Brian Wilson wrote:
> I posted the following question on the vi/vim stack exchange
> <http://vi.stackexchange.com/questions/5452/set-line-breaks-word-wraps-and-word-searching-for-thai-and-other-non-latin-lang>
> and was told that the vim-dev mailing list would be a more appropriate
> place to ask.
>
> Brian
>
> It is edited here as best I can with the assumption that the entered text
> is utf-8.
>
> My purpose is for a Thai solution, but instead of a hack, a more general
> solution should be available that will help the more than 1 Billion people
> of the various Indic languages.
> ****
>
> I can set the text width and can manually line break imported paragraphs
> with the following as an example.
>
> set textwidth=72
> gqq
>
> I can also navigate English text files with the standard 'w' 'b' 'e' '*'
> commands, etc.
>
> This works well for English, however Thai and other Brahmic scripts of
> South and South-east Asia space at the phrasal level.
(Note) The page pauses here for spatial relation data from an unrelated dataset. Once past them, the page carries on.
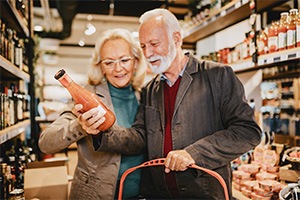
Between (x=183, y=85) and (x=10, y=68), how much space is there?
1194 mm

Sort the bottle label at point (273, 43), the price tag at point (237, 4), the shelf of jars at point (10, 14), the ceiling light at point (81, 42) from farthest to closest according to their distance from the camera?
1. the ceiling light at point (81, 42)
2. the price tag at point (237, 4)
3. the shelf of jars at point (10, 14)
4. the bottle label at point (273, 43)

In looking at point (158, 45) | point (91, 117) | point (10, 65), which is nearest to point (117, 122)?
point (91, 117)

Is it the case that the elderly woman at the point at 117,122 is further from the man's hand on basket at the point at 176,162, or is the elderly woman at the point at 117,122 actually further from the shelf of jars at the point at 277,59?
the shelf of jars at the point at 277,59

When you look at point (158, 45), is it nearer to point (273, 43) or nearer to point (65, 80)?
point (65, 80)

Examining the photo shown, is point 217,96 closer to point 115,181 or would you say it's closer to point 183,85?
point 183,85

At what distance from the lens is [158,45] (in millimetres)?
1790

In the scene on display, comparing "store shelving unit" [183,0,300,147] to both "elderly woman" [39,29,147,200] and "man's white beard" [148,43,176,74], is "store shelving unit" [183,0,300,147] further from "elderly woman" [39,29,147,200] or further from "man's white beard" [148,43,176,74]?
"elderly woman" [39,29,147,200]

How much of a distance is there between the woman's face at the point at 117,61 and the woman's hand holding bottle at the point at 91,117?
0.47 m

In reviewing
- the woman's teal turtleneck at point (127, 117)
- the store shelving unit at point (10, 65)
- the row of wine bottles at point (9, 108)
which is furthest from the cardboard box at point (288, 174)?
the row of wine bottles at point (9, 108)

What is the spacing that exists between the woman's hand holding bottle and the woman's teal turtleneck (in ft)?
1.40

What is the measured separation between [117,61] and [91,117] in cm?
53

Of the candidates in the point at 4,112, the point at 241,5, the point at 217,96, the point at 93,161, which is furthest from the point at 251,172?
the point at 4,112

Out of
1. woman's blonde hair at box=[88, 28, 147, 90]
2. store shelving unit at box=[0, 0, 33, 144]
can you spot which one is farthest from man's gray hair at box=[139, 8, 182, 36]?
store shelving unit at box=[0, 0, 33, 144]

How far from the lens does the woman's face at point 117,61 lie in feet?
6.30
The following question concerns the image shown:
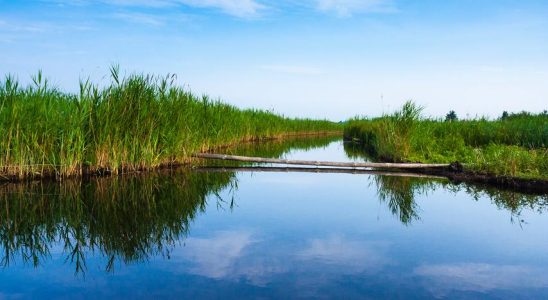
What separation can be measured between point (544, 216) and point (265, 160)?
7.94m

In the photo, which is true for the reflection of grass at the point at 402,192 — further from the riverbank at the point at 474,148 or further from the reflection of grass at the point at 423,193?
the riverbank at the point at 474,148

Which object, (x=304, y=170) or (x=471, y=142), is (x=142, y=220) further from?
(x=471, y=142)

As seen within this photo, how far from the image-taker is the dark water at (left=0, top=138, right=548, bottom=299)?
4109mm

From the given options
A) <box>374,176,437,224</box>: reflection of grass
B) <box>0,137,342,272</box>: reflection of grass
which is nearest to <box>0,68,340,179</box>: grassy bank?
<box>0,137,342,272</box>: reflection of grass

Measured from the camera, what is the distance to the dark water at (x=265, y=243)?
4109 millimetres

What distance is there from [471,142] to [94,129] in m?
13.6

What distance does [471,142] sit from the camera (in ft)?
54.9

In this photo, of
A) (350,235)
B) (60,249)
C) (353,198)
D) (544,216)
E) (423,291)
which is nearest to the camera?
(423,291)

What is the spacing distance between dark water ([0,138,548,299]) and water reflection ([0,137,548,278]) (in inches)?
0.9

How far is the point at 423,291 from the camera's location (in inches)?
159

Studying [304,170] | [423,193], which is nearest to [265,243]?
[423,193]

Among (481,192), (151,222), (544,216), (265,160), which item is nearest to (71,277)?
(151,222)

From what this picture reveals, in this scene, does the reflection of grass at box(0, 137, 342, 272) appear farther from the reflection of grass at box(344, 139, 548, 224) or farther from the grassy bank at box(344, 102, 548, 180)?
the grassy bank at box(344, 102, 548, 180)

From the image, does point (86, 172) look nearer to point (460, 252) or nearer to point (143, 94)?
point (143, 94)
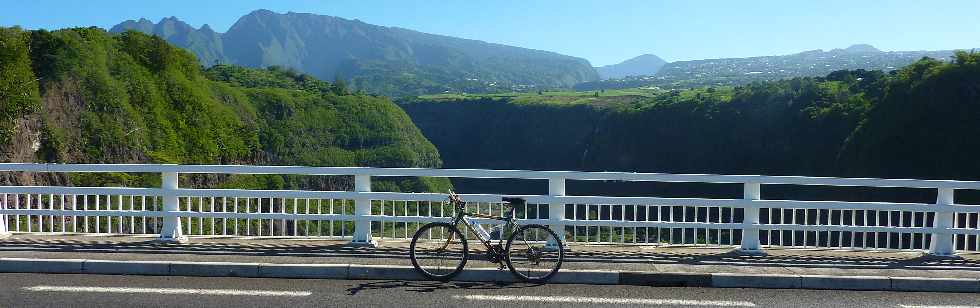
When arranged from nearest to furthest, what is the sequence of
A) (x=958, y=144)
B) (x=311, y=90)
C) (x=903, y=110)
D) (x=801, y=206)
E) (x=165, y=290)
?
(x=165, y=290) < (x=801, y=206) < (x=958, y=144) < (x=903, y=110) < (x=311, y=90)

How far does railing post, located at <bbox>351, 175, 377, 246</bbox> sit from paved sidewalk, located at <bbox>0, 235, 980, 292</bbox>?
5.9 inches

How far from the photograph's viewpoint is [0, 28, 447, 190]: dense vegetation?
139 feet

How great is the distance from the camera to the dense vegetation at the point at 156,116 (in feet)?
139

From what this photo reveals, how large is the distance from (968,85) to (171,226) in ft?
161

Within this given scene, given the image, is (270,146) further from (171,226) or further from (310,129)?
(171,226)

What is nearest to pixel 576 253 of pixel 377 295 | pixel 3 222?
pixel 377 295

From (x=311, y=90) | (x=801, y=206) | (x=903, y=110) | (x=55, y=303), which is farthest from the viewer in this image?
(x=311, y=90)

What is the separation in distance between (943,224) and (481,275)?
4857 mm

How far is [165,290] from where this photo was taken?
685 centimetres

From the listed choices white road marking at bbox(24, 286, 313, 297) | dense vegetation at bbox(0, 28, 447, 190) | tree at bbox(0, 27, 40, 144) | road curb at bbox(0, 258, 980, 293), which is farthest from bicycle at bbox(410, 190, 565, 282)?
tree at bbox(0, 27, 40, 144)

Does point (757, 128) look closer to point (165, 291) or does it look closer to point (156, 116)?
point (156, 116)

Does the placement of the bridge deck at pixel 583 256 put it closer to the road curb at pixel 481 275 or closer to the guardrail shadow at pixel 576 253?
the guardrail shadow at pixel 576 253

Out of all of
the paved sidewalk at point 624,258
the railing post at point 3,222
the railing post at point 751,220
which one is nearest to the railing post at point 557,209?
the paved sidewalk at point 624,258

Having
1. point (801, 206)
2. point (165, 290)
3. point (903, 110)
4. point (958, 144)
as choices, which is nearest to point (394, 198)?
point (165, 290)
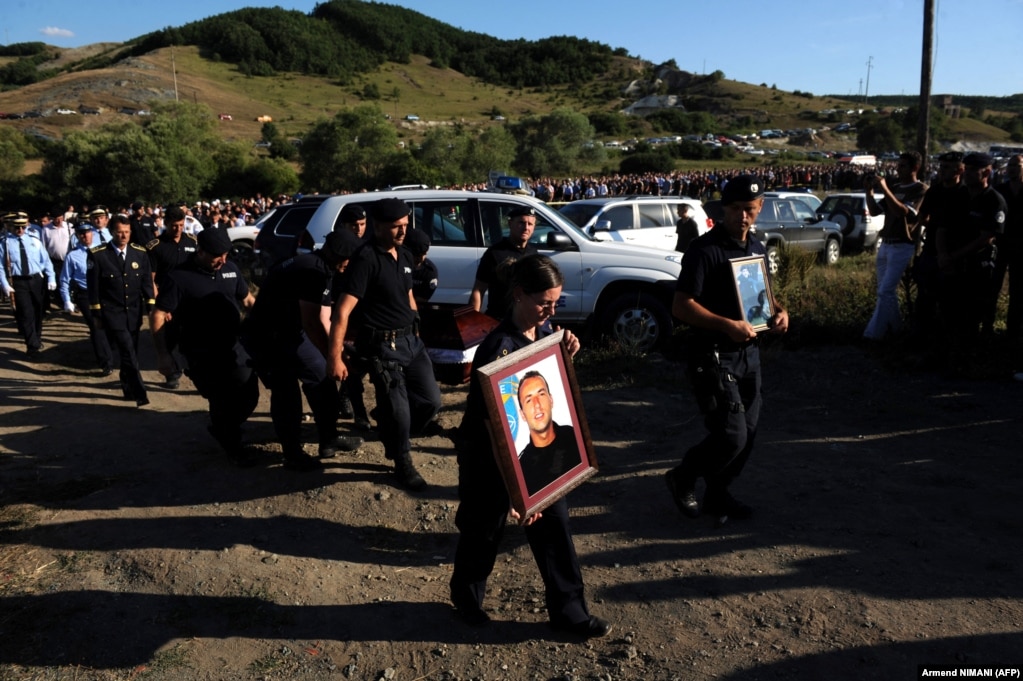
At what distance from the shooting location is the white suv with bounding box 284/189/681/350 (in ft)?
29.0

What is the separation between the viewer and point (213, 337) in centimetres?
590

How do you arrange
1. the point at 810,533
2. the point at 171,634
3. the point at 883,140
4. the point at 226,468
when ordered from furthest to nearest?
the point at 883,140
the point at 226,468
the point at 810,533
the point at 171,634

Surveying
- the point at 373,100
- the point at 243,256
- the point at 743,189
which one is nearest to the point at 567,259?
the point at 743,189

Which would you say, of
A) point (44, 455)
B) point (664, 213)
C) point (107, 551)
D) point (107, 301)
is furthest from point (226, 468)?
point (664, 213)

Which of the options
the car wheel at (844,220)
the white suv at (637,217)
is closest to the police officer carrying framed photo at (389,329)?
the white suv at (637,217)

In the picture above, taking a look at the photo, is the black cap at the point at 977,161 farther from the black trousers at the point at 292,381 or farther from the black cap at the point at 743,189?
the black trousers at the point at 292,381

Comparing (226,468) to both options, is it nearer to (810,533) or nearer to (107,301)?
(107,301)

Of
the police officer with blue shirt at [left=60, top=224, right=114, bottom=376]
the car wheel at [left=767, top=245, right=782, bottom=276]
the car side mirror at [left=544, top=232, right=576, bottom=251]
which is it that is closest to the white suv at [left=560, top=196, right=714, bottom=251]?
the car wheel at [left=767, top=245, right=782, bottom=276]

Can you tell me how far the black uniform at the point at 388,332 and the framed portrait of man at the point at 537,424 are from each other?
6.49 ft

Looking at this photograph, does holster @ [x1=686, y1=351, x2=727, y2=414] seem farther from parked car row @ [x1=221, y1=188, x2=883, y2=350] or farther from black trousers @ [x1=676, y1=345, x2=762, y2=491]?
parked car row @ [x1=221, y1=188, x2=883, y2=350]

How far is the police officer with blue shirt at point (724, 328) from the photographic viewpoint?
416 centimetres

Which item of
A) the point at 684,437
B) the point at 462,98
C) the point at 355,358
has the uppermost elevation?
the point at 462,98

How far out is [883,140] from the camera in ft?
237

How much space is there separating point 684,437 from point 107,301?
19.9 ft
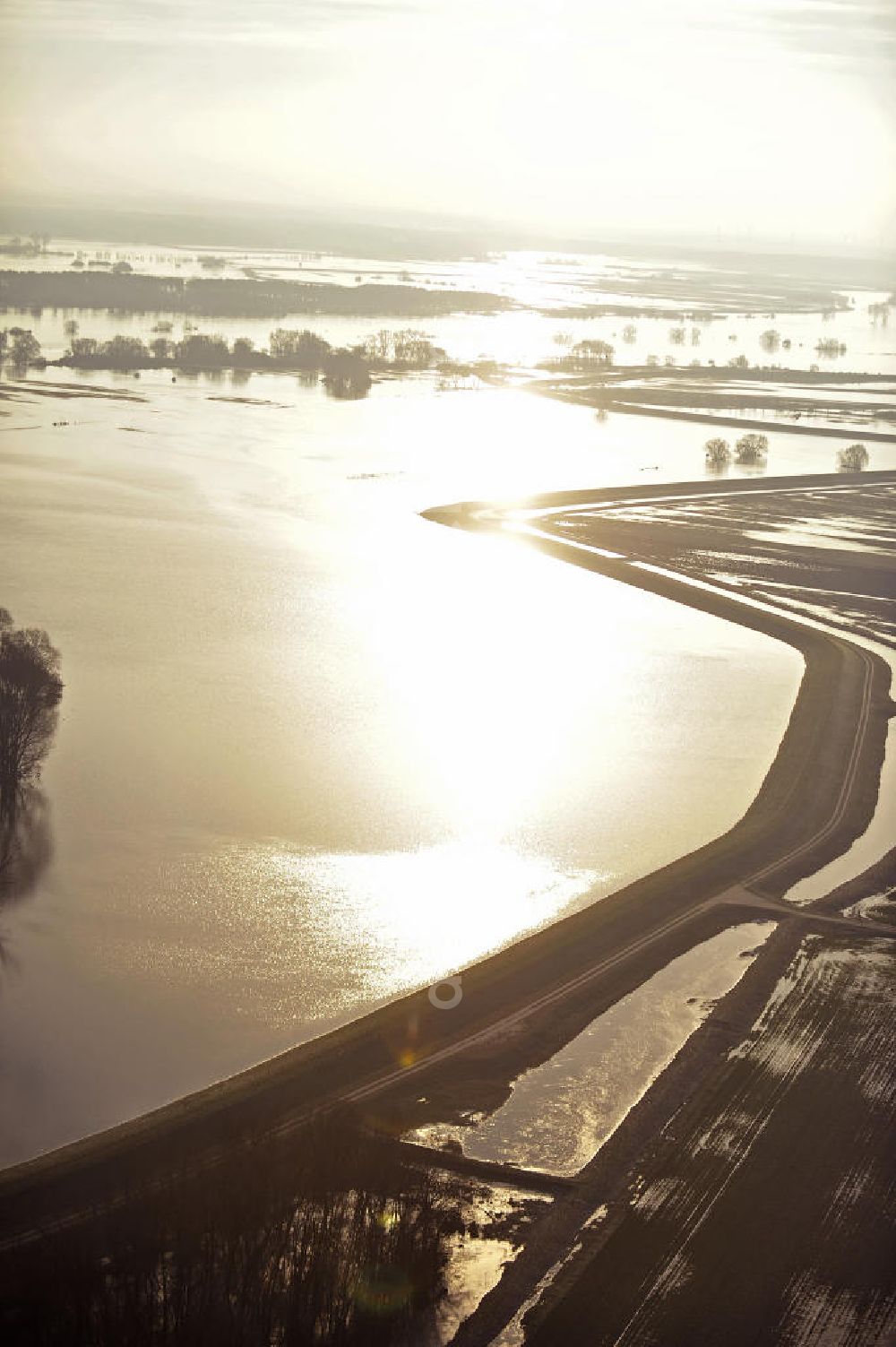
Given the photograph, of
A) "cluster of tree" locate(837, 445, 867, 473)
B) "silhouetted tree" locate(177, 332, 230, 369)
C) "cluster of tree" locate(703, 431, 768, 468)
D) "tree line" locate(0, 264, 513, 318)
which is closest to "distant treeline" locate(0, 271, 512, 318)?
"tree line" locate(0, 264, 513, 318)

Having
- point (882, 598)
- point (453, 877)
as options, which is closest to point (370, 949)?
point (453, 877)

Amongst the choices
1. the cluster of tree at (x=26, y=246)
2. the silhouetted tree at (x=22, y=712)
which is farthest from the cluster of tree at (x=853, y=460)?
the cluster of tree at (x=26, y=246)

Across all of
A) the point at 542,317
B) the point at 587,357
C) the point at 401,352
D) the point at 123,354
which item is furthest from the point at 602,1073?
the point at 542,317

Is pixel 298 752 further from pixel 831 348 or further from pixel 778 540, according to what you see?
pixel 831 348

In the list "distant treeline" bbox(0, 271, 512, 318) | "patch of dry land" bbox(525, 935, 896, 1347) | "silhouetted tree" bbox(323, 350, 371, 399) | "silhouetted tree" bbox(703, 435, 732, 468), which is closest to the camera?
"patch of dry land" bbox(525, 935, 896, 1347)

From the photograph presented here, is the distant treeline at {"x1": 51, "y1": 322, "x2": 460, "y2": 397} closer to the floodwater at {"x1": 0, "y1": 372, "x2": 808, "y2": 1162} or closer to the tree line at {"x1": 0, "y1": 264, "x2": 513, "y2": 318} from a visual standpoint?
the tree line at {"x1": 0, "y1": 264, "x2": 513, "y2": 318}

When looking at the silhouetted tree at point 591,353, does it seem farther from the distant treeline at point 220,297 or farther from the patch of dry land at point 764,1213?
the patch of dry land at point 764,1213

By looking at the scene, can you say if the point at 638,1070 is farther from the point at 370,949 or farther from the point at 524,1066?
the point at 370,949
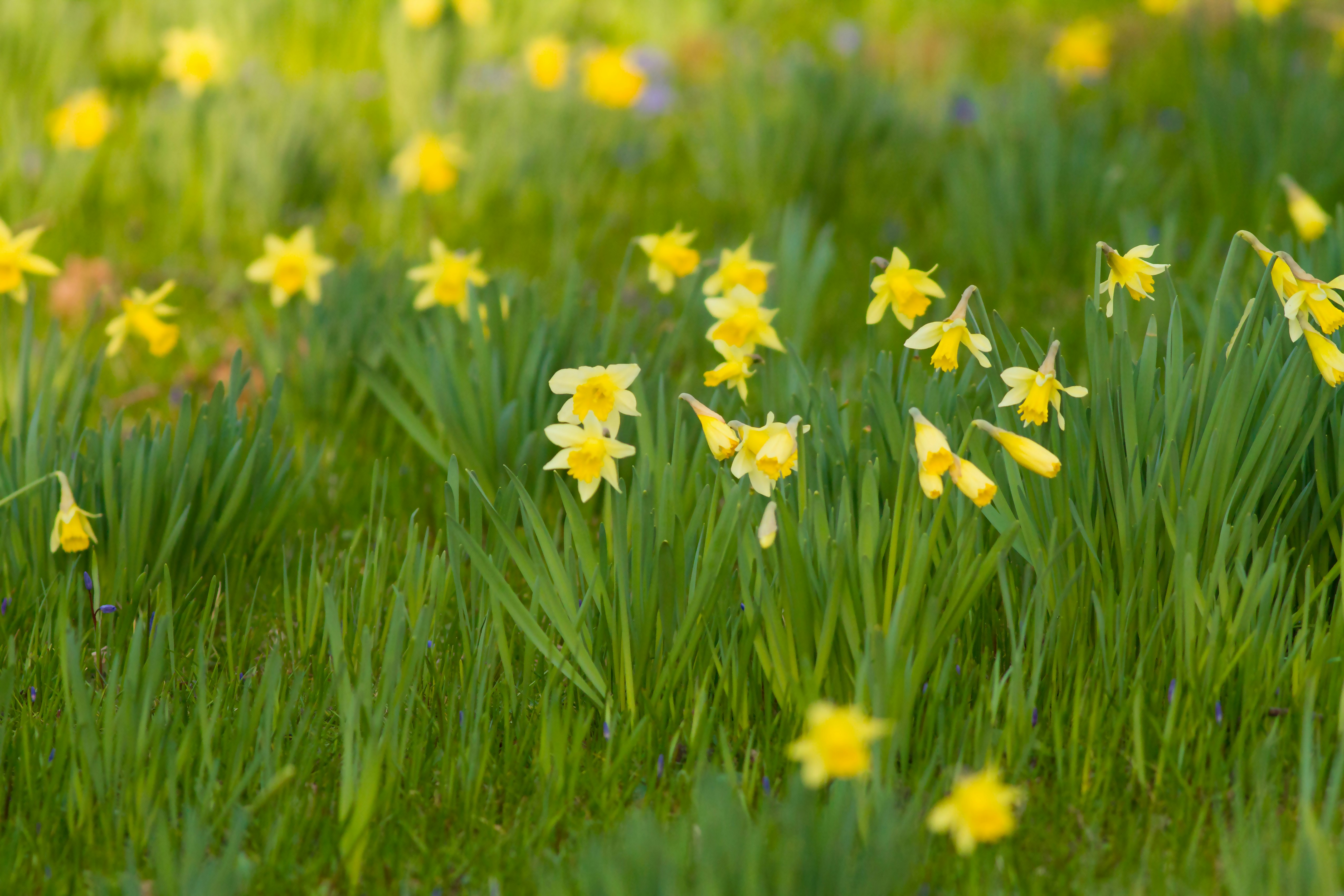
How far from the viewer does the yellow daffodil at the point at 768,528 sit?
5.26ft

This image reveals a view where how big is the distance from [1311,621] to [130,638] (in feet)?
6.34

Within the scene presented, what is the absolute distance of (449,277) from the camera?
111 inches

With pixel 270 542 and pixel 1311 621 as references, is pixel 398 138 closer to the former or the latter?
pixel 270 542

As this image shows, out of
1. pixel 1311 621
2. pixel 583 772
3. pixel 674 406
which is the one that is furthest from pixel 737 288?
pixel 1311 621

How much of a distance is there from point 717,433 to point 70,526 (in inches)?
42.8

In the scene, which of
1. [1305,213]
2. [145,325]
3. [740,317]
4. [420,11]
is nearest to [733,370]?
[740,317]

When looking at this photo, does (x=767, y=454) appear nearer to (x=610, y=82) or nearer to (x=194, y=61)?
(x=610, y=82)

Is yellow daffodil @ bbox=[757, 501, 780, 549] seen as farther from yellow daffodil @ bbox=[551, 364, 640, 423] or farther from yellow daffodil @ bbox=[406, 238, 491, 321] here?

Libreoffice, Word,
> Indesign, TeX, etc. "know" where line breaks should occur. They also "know"
> where individual words are, even though there are no spaces. I can navigate
> by Thai word in these programs. And I can even type English, Thai and Lao
> in the chrome address bar and then use alternate arrow on my mac to
> navigate at the word level in all three of these languages. It seems that
> these programs are tapping into work that has already been done at some
> lower level. If vim could tap into the same work, then someone could edit a
> multi-language document without having to do anything fancy. 'w' 'dw'
> (etc.) would just work happily from one word to the next regardless of the
> language.
>
> Line breaking poses a different challenge as these languages space at the
> phrasal level so that the trailing space or absence of a trailing space at
> the end of the line has meaning when breaking and joining lines. For
> purpose of example, the spaces are similar to an oxford comma and other
> punctuation and is the difference of whether or not we had Grandma for
> breakfast. (Let's eat Grandma. vs. Let's eat, Grandma.) One, also, doesn't,
> want, random, spaces, coming, when, they, are, not, needed.
>
> *My question is two fold:* 1. How can vim tap into already available
> libraries in order to recognize words from Indic languages (including and
> especially Thai) for the purpose of navigation and other vim word level
> commands. 2. Is it possible to add language awareness for the purpose of
> line breaking so that vim does not strip/add spaces when breaking/joining
> lines at words in Thai or other Indic languages.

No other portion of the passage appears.